Freitas da Costa. “Dizer que, ou se pirateia ou não se tem acesso à cultura é um falso dilema”


  Numa altura em que se discute o combate aos crimes cibernéticos e mais concretamente à pirataria de obras, como livros, filmes ou videojogos, o i esteve à conversa com Miguel Freitas da Costa, secretário-geral da APEL e membro da Associação para a Gestão da Cópia Privada, para perceber os efeitos dos downloads ilegais, quando Portugal continua…


 

Numa altura em que se discute o combate aos crimes cibernéticos e mais concretamente à pirataria de obras, como livros, filmes ou videojogos, o i esteve à conversa com Miguel Freitas da Costa, secretário-geral da APEL e membro da Associação para a Gestão da Cópia Privada, para perceber os efeitos dos downloads ilegais, quando Portugal continua a ter uma sociedade pouco sensibilizada para estes crimes, as autoridades estão mal formadas e a lei está desactualizada.

A actual situação do país favorece a impunidade na pirataria de obras?

**TAREFAS A REALIZAR**
1 – Responda às perguntas seguintes com base na entrevista sobre pirataria.
(a) Que cargo ocupa Miguel Freitas da Costa na APEL?
(b) Que tipos de obras são dados como exemplo de pirataria?
(c) Em que estado se encontra a lei, segundo o texto?
2 – Escreva a continuação da entrevista sobre pirataria, começando logo a seguir à última pergunta.

**INFORMAÇÃO FORNECIDA**
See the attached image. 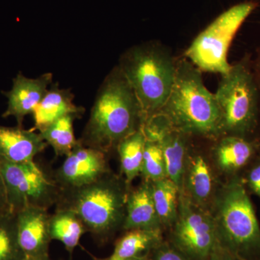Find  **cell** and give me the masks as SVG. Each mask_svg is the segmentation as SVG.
<instances>
[{
    "mask_svg": "<svg viewBox=\"0 0 260 260\" xmlns=\"http://www.w3.org/2000/svg\"><path fill=\"white\" fill-rule=\"evenodd\" d=\"M143 116L134 90L119 67L111 70L98 90L82 144L109 155L121 140L141 129Z\"/></svg>",
    "mask_w": 260,
    "mask_h": 260,
    "instance_id": "1",
    "label": "cell"
},
{
    "mask_svg": "<svg viewBox=\"0 0 260 260\" xmlns=\"http://www.w3.org/2000/svg\"><path fill=\"white\" fill-rule=\"evenodd\" d=\"M158 114L174 129L189 136H223L221 114L215 93L205 86L202 71L186 58L177 61L172 91Z\"/></svg>",
    "mask_w": 260,
    "mask_h": 260,
    "instance_id": "2",
    "label": "cell"
},
{
    "mask_svg": "<svg viewBox=\"0 0 260 260\" xmlns=\"http://www.w3.org/2000/svg\"><path fill=\"white\" fill-rule=\"evenodd\" d=\"M218 244L240 260H260V226L242 175L217 188L210 207Z\"/></svg>",
    "mask_w": 260,
    "mask_h": 260,
    "instance_id": "3",
    "label": "cell"
},
{
    "mask_svg": "<svg viewBox=\"0 0 260 260\" xmlns=\"http://www.w3.org/2000/svg\"><path fill=\"white\" fill-rule=\"evenodd\" d=\"M130 188L122 176L112 172L88 185L61 190L56 208L74 212L87 232L98 242L105 243L122 229Z\"/></svg>",
    "mask_w": 260,
    "mask_h": 260,
    "instance_id": "4",
    "label": "cell"
},
{
    "mask_svg": "<svg viewBox=\"0 0 260 260\" xmlns=\"http://www.w3.org/2000/svg\"><path fill=\"white\" fill-rule=\"evenodd\" d=\"M177 61L167 47L155 42L133 46L121 54L117 66L140 103L143 124L165 105L175 80Z\"/></svg>",
    "mask_w": 260,
    "mask_h": 260,
    "instance_id": "5",
    "label": "cell"
},
{
    "mask_svg": "<svg viewBox=\"0 0 260 260\" xmlns=\"http://www.w3.org/2000/svg\"><path fill=\"white\" fill-rule=\"evenodd\" d=\"M215 99L221 114L224 135L251 138L259 124L260 90L246 55L221 75Z\"/></svg>",
    "mask_w": 260,
    "mask_h": 260,
    "instance_id": "6",
    "label": "cell"
},
{
    "mask_svg": "<svg viewBox=\"0 0 260 260\" xmlns=\"http://www.w3.org/2000/svg\"><path fill=\"white\" fill-rule=\"evenodd\" d=\"M258 6L255 1H246L225 10L197 36L184 52L186 59L200 71L226 74L232 65L228 53L233 39Z\"/></svg>",
    "mask_w": 260,
    "mask_h": 260,
    "instance_id": "7",
    "label": "cell"
},
{
    "mask_svg": "<svg viewBox=\"0 0 260 260\" xmlns=\"http://www.w3.org/2000/svg\"><path fill=\"white\" fill-rule=\"evenodd\" d=\"M0 170L12 213L30 206L49 210L59 201V186L35 161L18 164L0 155Z\"/></svg>",
    "mask_w": 260,
    "mask_h": 260,
    "instance_id": "8",
    "label": "cell"
},
{
    "mask_svg": "<svg viewBox=\"0 0 260 260\" xmlns=\"http://www.w3.org/2000/svg\"><path fill=\"white\" fill-rule=\"evenodd\" d=\"M167 240L190 260H205L218 244L216 228L209 210L200 208L179 193L177 218Z\"/></svg>",
    "mask_w": 260,
    "mask_h": 260,
    "instance_id": "9",
    "label": "cell"
},
{
    "mask_svg": "<svg viewBox=\"0 0 260 260\" xmlns=\"http://www.w3.org/2000/svg\"><path fill=\"white\" fill-rule=\"evenodd\" d=\"M108 155L102 150L78 143L58 168L53 179L61 191L77 189L99 180L112 172Z\"/></svg>",
    "mask_w": 260,
    "mask_h": 260,
    "instance_id": "10",
    "label": "cell"
},
{
    "mask_svg": "<svg viewBox=\"0 0 260 260\" xmlns=\"http://www.w3.org/2000/svg\"><path fill=\"white\" fill-rule=\"evenodd\" d=\"M142 129L146 139L156 140L160 143L165 160L167 178L177 185L180 193L186 158L190 150L191 136L174 129L160 114L145 121Z\"/></svg>",
    "mask_w": 260,
    "mask_h": 260,
    "instance_id": "11",
    "label": "cell"
},
{
    "mask_svg": "<svg viewBox=\"0 0 260 260\" xmlns=\"http://www.w3.org/2000/svg\"><path fill=\"white\" fill-rule=\"evenodd\" d=\"M50 215L47 208L35 206L15 213L19 244L25 256H49Z\"/></svg>",
    "mask_w": 260,
    "mask_h": 260,
    "instance_id": "12",
    "label": "cell"
},
{
    "mask_svg": "<svg viewBox=\"0 0 260 260\" xmlns=\"http://www.w3.org/2000/svg\"><path fill=\"white\" fill-rule=\"evenodd\" d=\"M53 74L44 73L37 78H28L18 73L13 79V88L3 92L8 98V108L3 118L13 116L19 126H23L24 119L32 114L46 95L48 87L52 83Z\"/></svg>",
    "mask_w": 260,
    "mask_h": 260,
    "instance_id": "13",
    "label": "cell"
},
{
    "mask_svg": "<svg viewBox=\"0 0 260 260\" xmlns=\"http://www.w3.org/2000/svg\"><path fill=\"white\" fill-rule=\"evenodd\" d=\"M217 188L215 178L205 155L189 150L186 158L181 194L200 208L210 210Z\"/></svg>",
    "mask_w": 260,
    "mask_h": 260,
    "instance_id": "14",
    "label": "cell"
},
{
    "mask_svg": "<svg viewBox=\"0 0 260 260\" xmlns=\"http://www.w3.org/2000/svg\"><path fill=\"white\" fill-rule=\"evenodd\" d=\"M219 138L213 150L214 160L218 169L231 177L240 175L260 150V142L252 138L233 135Z\"/></svg>",
    "mask_w": 260,
    "mask_h": 260,
    "instance_id": "15",
    "label": "cell"
},
{
    "mask_svg": "<svg viewBox=\"0 0 260 260\" xmlns=\"http://www.w3.org/2000/svg\"><path fill=\"white\" fill-rule=\"evenodd\" d=\"M40 133L23 129V126L0 125V155L13 162L34 161V158L47 148Z\"/></svg>",
    "mask_w": 260,
    "mask_h": 260,
    "instance_id": "16",
    "label": "cell"
},
{
    "mask_svg": "<svg viewBox=\"0 0 260 260\" xmlns=\"http://www.w3.org/2000/svg\"><path fill=\"white\" fill-rule=\"evenodd\" d=\"M133 229L164 230L154 205L150 181L143 179L128 193L122 230Z\"/></svg>",
    "mask_w": 260,
    "mask_h": 260,
    "instance_id": "17",
    "label": "cell"
},
{
    "mask_svg": "<svg viewBox=\"0 0 260 260\" xmlns=\"http://www.w3.org/2000/svg\"><path fill=\"white\" fill-rule=\"evenodd\" d=\"M74 94L71 89H61L59 83L51 84L47 93L32 112L34 131H42L51 123L62 116L74 114L81 118L85 113L83 107L74 104Z\"/></svg>",
    "mask_w": 260,
    "mask_h": 260,
    "instance_id": "18",
    "label": "cell"
},
{
    "mask_svg": "<svg viewBox=\"0 0 260 260\" xmlns=\"http://www.w3.org/2000/svg\"><path fill=\"white\" fill-rule=\"evenodd\" d=\"M49 229L51 241L61 242L71 255L83 234L87 233L79 217L71 210L62 208H56L51 214Z\"/></svg>",
    "mask_w": 260,
    "mask_h": 260,
    "instance_id": "19",
    "label": "cell"
},
{
    "mask_svg": "<svg viewBox=\"0 0 260 260\" xmlns=\"http://www.w3.org/2000/svg\"><path fill=\"white\" fill-rule=\"evenodd\" d=\"M164 240L162 231L133 229L116 240L112 256L122 259L148 256Z\"/></svg>",
    "mask_w": 260,
    "mask_h": 260,
    "instance_id": "20",
    "label": "cell"
},
{
    "mask_svg": "<svg viewBox=\"0 0 260 260\" xmlns=\"http://www.w3.org/2000/svg\"><path fill=\"white\" fill-rule=\"evenodd\" d=\"M145 141L146 138L141 127L121 140L116 148L121 174L129 185L137 177L141 175Z\"/></svg>",
    "mask_w": 260,
    "mask_h": 260,
    "instance_id": "21",
    "label": "cell"
},
{
    "mask_svg": "<svg viewBox=\"0 0 260 260\" xmlns=\"http://www.w3.org/2000/svg\"><path fill=\"white\" fill-rule=\"evenodd\" d=\"M152 196L162 229H170L177 218L179 189L169 178L150 181Z\"/></svg>",
    "mask_w": 260,
    "mask_h": 260,
    "instance_id": "22",
    "label": "cell"
},
{
    "mask_svg": "<svg viewBox=\"0 0 260 260\" xmlns=\"http://www.w3.org/2000/svg\"><path fill=\"white\" fill-rule=\"evenodd\" d=\"M77 119L80 118L74 114H68L39 132L44 141L54 150L56 157L66 156L78 143L73 129V123Z\"/></svg>",
    "mask_w": 260,
    "mask_h": 260,
    "instance_id": "23",
    "label": "cell"
},
{
    "mask_svg": "<svg viewBox=\"0 0 260 260\" xmlns=\"http://www.w3.org/2000/svg\"><path fill=\"white\" fill-rule=\"evenodd\" d=\"M19 244L16 216L11 211L0 213V260H23Z\"/></svg>",
    "mask_w": 260,
    "mask_h": 260,
    "instance_id": "24",
    "label": "cell"
},
{
    "mask_svg": "<svg viewBox=\"0 0 260 260\" xmlns=\"http://www.w3.org/2000/svg\"><path fill=\"white\" fill-rule=\"evenodd\" d=\"M140 176L148 181L167 178L164 153L160 143L156 140L146 139L145 141Z\"/></svg>",
    "mask_w": 260,
    "mask_h": 260,
    "instance_id": "25",
    "label": "cell"
},
{
    "mask_svg": "<svg viewBox=\"0 0 260 260\" xmlns=\"http://www.w3.org/2000/svg\"><path fill=\"white\" fill-rule=\"evenodd\" d=\"M148 260H190L177 249L167 239H164L154 248L148 256Z\"/></svg>",
    "mask_w": 260,
    "mask_h": 260,
    "instance_id": "26",
    "label": "cell"
},
{
    "mask_svg": "<svg viewBox=\"0 0 260 260\" xmlns=\"http://www.w3.org/2000/svg\"><path fill=\"white\" fill-rule=\"evenodd\" d=\"M242 177L247 190L260 198V155L248 166L245 175Z\"/></svg>",
    "mask_w": 260,
    "mask_h": 260,
    "instance_id": "27",
    "label": "cell"
},
{
    "mask_svg": "<svg viewBox=\"0 0 260 260\" xmlns=\"http://www.w3.org/2000/svg\"><path fill=\"white\" fill-rule=\"evenodd\" d=\"M205 260H240L223 249L220 244H217L210 255Z\"/></svg>",
    "mask_w": 260,
    "mask_h": 260,
    "instance_id": "28",
    "label": "cell"
},
{
    "mask_svg": "<svg viewBox=\"0 0 260 260\" xmlns=\"http://www.w3.org/2000/svg\"><path fill=\"white\" fill-rule=\"evenodd\" d=\"M10 211L7 200L6 189L3 174L0 170V213L2 212Z\"/></svg>",
    "mask_w": 260,
    "mask_h": 260,
    "instance_id": "29",
    "label": "cell"
},
{
    "mask_svg": "<svg viewBox=\"0 0 260 260\" xmlns=\"http://www.w3.org/2000/svg\"><path fill=\"white\" fill-rule=\"evenodd\" d=\"M252 70L255 78L256 83L260 90V47L256 51V57L255 60L252 62Z\"/></svg>",
    "mask_w": 260,
    "mask_h": 260,
    "instance_id": "30",
    "label": "cell"
},
{
    "mask_svg": "<svg viewBox=\"0 0 260 260\" xmlns=\"http://www.w3.org/2000/svg\"><path fill=\"white\" fill-rule=\"evenodd\" d=\"M148 256H143V257L130 258V259H122V258L116 257V256L111 255L110 256H109V257L105 258V259H97L95 260H148Z\"/></svg>",
    "mask_w": 260,
    "mask_h": 260,
    "instance_id": "31",
    "label": "cell"
},
{
    "mask_svg": "<svg viewBox=\"0 0 260 260\" xmlns=\"http://www.w3.org/2000/svg\"><path fill=\"white\" fill-rule=\"evenodd\" d=\"M23 260H51L49 256H39V257H32V256H25Z\"/></svg>",
    "mask_w": 260,
    "mask_h": 260,
    "instance_id": "32",
    "label": "cell"
},
{
    "mask_svg": "<svg viewBox=\"0 0 260 260\" xmlns=\"http://www.w3.org/2000/svg\"><path fill=\"white\" fill-rule=\"evenodd\" d=\"M259 121H260V113H259Z\"/></svg>",
    "mask_w": 260,
    "mask_h": 260,
    "instance_id": "33",
    "label": "cell"
}]
</instances>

**RESULTADOS DO EXERCÍCIO**
1 –
(a) Secretário-geral.
(b) Livros, filmes ou videojogos.
(c) Está desactualizada.

2 –
Este crime afecta toda a gente, desde autores a editores. Pergunta-me se dadas as dificuldades económicas há mais pessoas a recorrer a estas ilegalidades e se os problemas actuais do país contribuem para estes casos. Penso que sim, mas gostaria de começar por realçar a falta de sensibilização das pessoas para este assunto. Num mundo perfeito, as pessoas que fazem downloads ilegais perceberiam que se estão a prejudicar a si próprias e a causar danos a todos os envolvidos na produção da obra, até mesmo aos autores. Portanto estão a ser injustos, porque desfrutam de coisas muito importantes à custa do suor de outras pessoas e podem condenar essas pessoas à fome.

É, portanto, um crime que não é visto como tal pela sociedade. É isso?

Exactamente. Esta é uma questão que já se coloca desde o tempo de Balzac – um dos principais impulsionadores da sociedade de autores em França. Ele comparava a reprovação da sociedade a quem roubava uma carcaça, à satisfação com que assistia à espoliação de um escritor.

Porque não são bens materiais?

Sim, não se consegue perceber que o bem intelectual tem valor patrimonial e que quem o produz tem de ter uma recompensa. É fácil pedir para escrever um texto sem se pensar num pagamento, mas ninguém pede a um sapateiro que lhe dê sapatos de borla. Há uma noção diferente das pessoas no que se refere a bens materiais e à produção intelectual.

A sensibilização pode passar por pôr a nu esse contraste. Lembro-me de uma publicidade nos cinemas no início dos filmes… Esse é o caminho?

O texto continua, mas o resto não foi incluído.